Halilbegovich is the first honorary degree recipient and the first external speaker invited to take part in a Butler Winter Commencement ceremony. Close to 150 degree candidates are expected to be honored during the event at Clowes Memorial Hall on the Butler campus.
Halilbegovich was 12 when war broke out in her native country, Bosnia. She kept a diary of her harrowing experiences over the next three years. The diary was later published, earning her recognition as the “Bosnian Anne Frank.”
After coming to the United States in 1995, she received a scholarship to Butler, where she earned bachelor’s degrees in theatre and music performance in 2002. As a public speaker, she has shared her experiences around the world at events such as The Global Young Leaders Conference and The State of the World Forum.
“Nadja Halilbegovich inspires audiences, especially young people, with her vivid accounts of living through war and her determination to offer peaceful solutions for interpersonal and world conflicts,” Butler President James M. Danko said. “Butler is proud to have helped her develop her compelling voice in such a worthy cause, and we look forward to honoring her.”
Professor of Religion Paul Valliere recalled hearing Halilbegovich speak at a public seminar in Indianapolis, while she was still a Butler student. “Nadja is a truly gifted speaker—poised, stylish, but also absolutely substantive,” he said.
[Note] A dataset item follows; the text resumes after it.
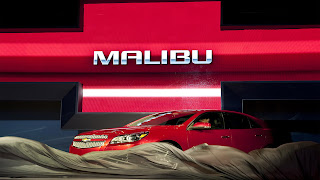 Dream Fantasy Cars-Chevrolet Malibu 2013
Professor Emerita of Education Eugenia Scott said Halilbegovich “speaks from the heart and quickly touches the hearts of those in her audience with beautiful, meaningful, poetic phrasings. Her positive message, attitude, and sincere interest in all people can be felt through her words and beautiful smile. Nadja is an inspiration.”
Butler recognized Halilbegovich as the first-ever student recipient of a “Woman of Distinction Award.” After graduating, she embarked on a nine-month speaking tour with the non-profit organization Free the Children to promote peace and tolerance to more than 70,000 students across North America. She was profiled for her activism in Jackie Waldman’s Courage to Give book series, the Eric Walters book When Elephants Fight, and Michael Collopy’s Architects of Peace, along with the Dalai Lama and Mother Teresa.
Her first North American publication, My Childhood Under Fire: A Sarajevo Diary, was published in 2006. The Society of School Librarians International honored it as the best social studies book of the year. My Childhood was also nominated for the Norma Fleck Award and the Golden Oak Award. It was translated into French in 2007 and Indonesian in 2009.
Halilbegovich now lives in Canada and maintains the website www.nadjapeace.com.